- Selected text
[START]

"[He asked me] to come over for sex..."
"It was an old boys club..."
"I began experiencing...anxiety and panic attacks."
"She...pulled her pants down in front of me..."
"There's a major issue going on with the county. They sweep it under the rug."
Those words don't come from Hollywood or Congress. They come from the mouths of public servants right here in Erie County.
They're government workers and taxpayers who say they were sexually harassed by people who are trusted to carry out the people's business.
The accused are Democrats and Republicans, women and men -- and their actions are costing you, the taxpayer.
The accusers’ stories -- their allegations -- have stayed mostly hidden within Erie County’s halls of power. Until now.
“You'd have him touching you...even on the shoulders, it's like, stop touching me,” said Rita Escalante.
Escalante works at the Erie County Auto Bureau.
She said she's witnessed a culture of harassment -- starting with her old boss, who she says regularly harassed female co-workers.
“She was right next to me and he lifted up the side of her skirt and I was like, 'Oh my God, what are you doing?'” Escalante said. “She got mad.”
Escalante said some of the harassment came from other employees.
“They just thought it was funny,” she said. “[Like] it's OK to say things like that because it's acceptable, and it's not acceptable.”
Escalante said she complained to the acting county clerk -- but says nothing besides re-assigning her was ever done -- so she filed a complaint with the State Division of Human Rights.

[END]

- Listing
[START]

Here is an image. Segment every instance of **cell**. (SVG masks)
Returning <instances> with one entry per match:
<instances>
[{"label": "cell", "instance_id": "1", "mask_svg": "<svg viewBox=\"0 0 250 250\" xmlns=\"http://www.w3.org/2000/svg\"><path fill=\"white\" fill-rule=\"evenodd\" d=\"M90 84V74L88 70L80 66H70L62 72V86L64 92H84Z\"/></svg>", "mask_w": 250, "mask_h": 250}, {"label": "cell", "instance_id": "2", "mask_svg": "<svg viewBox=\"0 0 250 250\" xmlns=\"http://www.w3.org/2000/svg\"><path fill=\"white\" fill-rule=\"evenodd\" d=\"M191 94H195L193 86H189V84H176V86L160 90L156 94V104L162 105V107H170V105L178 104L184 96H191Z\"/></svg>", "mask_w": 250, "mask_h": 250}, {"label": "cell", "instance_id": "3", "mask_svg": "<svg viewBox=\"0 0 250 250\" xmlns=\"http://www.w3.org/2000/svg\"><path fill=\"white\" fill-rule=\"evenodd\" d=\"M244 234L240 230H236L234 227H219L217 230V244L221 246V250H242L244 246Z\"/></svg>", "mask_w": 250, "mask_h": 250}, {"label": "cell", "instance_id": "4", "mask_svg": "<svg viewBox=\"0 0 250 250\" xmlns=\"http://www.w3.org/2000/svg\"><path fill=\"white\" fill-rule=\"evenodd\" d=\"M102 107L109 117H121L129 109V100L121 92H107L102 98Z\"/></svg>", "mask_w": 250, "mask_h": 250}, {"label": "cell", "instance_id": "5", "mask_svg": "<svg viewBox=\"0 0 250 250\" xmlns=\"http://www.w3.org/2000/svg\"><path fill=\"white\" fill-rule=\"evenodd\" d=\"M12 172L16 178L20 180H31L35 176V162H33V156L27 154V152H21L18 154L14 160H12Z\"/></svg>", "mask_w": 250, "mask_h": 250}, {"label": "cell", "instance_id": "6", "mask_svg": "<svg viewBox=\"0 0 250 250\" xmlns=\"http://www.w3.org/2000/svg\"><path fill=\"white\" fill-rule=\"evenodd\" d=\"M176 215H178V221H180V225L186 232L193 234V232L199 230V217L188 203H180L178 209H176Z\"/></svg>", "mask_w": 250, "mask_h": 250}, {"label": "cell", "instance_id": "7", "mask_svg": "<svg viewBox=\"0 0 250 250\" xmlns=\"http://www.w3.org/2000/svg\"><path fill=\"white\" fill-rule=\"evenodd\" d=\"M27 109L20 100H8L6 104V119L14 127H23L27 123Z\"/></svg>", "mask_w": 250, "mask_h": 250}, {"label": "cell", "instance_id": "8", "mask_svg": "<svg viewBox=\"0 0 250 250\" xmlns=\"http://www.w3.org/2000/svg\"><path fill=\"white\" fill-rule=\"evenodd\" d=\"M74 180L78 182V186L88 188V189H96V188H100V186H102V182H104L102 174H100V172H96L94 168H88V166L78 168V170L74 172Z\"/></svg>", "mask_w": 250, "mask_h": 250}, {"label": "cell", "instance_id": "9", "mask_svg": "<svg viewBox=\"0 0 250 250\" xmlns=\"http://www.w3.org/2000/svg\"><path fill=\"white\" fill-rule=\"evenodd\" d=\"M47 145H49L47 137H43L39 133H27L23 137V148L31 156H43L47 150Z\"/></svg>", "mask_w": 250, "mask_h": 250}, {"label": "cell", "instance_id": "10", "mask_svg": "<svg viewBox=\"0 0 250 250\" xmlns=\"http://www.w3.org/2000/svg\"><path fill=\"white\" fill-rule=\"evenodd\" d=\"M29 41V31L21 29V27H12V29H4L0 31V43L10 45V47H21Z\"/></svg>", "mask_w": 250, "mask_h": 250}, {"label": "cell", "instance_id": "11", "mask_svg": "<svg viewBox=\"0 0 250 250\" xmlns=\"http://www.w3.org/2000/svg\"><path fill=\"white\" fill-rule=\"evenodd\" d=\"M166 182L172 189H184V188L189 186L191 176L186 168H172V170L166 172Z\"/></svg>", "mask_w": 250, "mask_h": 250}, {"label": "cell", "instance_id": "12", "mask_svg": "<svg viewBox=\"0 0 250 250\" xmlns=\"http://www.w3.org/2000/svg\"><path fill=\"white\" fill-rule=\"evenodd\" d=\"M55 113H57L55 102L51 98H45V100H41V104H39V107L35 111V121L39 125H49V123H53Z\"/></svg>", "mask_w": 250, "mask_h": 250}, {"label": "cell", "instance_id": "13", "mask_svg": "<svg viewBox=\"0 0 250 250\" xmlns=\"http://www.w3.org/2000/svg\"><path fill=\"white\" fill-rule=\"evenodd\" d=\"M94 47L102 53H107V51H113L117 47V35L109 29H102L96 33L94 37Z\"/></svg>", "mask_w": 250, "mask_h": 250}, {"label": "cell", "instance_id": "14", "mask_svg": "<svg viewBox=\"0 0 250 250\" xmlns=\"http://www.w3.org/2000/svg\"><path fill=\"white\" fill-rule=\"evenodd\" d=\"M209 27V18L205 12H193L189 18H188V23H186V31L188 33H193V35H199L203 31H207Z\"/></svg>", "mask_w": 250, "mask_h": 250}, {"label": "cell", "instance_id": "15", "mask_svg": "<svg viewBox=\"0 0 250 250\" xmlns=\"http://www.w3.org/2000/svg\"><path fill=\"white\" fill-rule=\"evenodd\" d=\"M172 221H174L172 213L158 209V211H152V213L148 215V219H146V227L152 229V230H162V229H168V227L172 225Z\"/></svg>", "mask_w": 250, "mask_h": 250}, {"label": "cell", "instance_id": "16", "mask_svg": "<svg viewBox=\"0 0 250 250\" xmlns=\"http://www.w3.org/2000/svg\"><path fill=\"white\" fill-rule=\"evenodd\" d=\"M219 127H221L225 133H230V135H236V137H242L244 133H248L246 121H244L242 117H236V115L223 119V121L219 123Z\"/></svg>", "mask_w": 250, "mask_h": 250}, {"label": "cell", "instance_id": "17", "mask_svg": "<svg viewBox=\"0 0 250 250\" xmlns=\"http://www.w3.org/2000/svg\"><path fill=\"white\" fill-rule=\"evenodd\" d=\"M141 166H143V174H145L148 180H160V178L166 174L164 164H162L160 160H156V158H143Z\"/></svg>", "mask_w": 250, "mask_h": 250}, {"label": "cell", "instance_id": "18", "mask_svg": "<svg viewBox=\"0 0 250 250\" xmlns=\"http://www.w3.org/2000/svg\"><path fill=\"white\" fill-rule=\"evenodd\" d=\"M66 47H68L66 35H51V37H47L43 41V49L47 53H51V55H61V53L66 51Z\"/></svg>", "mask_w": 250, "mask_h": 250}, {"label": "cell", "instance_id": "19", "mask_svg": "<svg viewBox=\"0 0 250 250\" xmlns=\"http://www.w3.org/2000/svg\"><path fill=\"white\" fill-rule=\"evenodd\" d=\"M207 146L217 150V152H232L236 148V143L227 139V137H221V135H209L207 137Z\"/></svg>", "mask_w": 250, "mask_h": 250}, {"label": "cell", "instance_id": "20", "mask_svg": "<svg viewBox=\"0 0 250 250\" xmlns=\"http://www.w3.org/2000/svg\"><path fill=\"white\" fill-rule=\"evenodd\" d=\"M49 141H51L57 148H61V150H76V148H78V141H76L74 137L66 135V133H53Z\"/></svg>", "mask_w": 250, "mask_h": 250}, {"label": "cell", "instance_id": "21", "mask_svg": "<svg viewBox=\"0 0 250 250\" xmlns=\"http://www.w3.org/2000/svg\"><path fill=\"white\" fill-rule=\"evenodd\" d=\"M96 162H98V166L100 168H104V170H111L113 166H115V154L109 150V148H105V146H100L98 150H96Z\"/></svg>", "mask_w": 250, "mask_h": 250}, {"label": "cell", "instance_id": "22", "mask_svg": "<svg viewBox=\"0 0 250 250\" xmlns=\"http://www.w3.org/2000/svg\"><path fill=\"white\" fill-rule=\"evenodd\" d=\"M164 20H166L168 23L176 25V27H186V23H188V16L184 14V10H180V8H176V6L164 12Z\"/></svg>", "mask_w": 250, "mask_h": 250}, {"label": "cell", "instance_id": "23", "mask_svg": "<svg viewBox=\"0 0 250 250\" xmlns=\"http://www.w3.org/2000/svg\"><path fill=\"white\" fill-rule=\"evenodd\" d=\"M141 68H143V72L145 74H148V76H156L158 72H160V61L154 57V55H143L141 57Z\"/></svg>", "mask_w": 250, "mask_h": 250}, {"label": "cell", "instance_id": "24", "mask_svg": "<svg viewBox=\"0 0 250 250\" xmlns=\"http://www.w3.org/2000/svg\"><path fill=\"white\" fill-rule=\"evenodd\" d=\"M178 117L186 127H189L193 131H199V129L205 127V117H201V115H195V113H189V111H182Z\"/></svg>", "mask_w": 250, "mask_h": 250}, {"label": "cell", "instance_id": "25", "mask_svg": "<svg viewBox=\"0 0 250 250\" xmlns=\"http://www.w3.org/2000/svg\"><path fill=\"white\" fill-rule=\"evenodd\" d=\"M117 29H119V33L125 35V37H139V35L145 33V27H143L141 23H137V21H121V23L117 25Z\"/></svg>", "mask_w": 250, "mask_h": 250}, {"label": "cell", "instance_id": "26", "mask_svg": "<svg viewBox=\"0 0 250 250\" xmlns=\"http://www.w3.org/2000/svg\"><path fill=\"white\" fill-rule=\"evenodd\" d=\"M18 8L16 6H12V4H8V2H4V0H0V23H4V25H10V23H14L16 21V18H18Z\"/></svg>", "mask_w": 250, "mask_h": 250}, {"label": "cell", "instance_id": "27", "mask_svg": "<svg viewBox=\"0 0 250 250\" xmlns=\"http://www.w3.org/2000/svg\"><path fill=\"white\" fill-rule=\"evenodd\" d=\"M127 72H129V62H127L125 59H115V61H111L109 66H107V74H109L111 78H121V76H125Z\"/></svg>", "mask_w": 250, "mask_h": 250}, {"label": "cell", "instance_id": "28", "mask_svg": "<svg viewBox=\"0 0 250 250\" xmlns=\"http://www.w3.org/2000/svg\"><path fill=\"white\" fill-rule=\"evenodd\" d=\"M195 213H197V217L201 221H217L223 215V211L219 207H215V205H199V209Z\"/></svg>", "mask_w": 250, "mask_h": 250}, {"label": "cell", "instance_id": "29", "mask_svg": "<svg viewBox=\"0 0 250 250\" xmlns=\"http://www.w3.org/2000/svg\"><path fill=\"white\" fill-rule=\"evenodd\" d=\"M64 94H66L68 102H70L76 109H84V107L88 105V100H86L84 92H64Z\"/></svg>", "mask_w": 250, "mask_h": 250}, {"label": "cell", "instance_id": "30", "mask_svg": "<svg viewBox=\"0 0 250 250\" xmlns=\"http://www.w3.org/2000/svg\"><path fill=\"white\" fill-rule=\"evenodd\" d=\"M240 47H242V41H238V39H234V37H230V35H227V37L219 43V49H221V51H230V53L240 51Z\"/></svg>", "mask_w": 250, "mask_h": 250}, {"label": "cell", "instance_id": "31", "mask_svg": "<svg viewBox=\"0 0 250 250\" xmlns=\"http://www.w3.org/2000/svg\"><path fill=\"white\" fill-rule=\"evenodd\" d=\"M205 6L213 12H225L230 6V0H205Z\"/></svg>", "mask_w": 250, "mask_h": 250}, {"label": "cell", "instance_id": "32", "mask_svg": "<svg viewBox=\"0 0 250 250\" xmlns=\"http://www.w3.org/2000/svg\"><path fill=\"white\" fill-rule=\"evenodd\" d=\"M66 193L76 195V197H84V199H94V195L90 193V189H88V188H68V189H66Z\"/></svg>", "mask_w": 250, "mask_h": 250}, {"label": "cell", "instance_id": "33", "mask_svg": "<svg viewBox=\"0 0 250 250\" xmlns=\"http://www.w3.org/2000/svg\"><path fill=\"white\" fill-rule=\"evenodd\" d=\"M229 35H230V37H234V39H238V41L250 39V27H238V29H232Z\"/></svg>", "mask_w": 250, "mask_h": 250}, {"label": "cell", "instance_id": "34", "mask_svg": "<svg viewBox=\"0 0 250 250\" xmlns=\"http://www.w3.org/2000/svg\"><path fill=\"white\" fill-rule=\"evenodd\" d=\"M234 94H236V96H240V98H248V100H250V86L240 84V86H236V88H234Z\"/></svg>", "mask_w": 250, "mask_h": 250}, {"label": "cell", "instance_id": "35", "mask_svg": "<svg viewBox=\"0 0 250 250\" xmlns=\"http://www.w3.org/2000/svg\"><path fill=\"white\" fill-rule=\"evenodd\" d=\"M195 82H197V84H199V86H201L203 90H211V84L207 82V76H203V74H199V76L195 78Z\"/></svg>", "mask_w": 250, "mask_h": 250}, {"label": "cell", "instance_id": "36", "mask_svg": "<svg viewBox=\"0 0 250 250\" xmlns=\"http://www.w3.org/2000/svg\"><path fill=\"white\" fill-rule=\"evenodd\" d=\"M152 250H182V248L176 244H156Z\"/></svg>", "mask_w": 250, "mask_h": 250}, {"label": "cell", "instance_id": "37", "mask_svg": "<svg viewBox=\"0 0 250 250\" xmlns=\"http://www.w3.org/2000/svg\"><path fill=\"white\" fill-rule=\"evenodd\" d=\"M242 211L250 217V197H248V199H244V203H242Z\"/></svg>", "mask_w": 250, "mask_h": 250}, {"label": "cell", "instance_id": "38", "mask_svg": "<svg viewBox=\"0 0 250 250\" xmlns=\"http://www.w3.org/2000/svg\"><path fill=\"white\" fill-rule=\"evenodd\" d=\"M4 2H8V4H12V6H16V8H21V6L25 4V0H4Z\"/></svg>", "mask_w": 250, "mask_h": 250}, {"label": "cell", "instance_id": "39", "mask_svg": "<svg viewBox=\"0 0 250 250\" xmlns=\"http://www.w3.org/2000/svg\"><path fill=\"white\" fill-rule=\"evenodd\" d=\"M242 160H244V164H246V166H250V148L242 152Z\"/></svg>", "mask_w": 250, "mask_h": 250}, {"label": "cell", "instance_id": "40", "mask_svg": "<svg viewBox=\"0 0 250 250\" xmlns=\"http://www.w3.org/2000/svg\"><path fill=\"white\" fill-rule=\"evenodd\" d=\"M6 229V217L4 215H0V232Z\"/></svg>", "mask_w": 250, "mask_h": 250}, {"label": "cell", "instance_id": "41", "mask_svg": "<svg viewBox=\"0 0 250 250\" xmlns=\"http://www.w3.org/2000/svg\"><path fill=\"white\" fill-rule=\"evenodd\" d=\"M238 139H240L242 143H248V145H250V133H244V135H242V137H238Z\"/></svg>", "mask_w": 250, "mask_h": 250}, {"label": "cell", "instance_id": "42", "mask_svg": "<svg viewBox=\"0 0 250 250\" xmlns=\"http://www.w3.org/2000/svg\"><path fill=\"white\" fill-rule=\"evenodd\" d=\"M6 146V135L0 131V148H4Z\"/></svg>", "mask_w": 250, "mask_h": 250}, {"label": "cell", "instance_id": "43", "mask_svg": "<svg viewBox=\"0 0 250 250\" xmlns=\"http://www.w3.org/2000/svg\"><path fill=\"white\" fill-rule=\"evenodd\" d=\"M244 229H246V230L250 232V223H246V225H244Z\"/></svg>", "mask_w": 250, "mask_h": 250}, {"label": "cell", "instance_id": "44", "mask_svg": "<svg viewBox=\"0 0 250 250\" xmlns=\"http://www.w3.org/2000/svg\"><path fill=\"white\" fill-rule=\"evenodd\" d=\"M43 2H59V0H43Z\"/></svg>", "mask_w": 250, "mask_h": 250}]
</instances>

[END]

According to the Erie County harassment report, why did Rita Escalante file a complaint with the State Division of Human Rights? Answer in one to three sentences. Rely only on the Erie County harassment report for what follows.

- Complete response
She had first complained to the acting county clerk, but she says nothing was done beyond reassigning her. So she took her complaint to the State Division of Human Rights.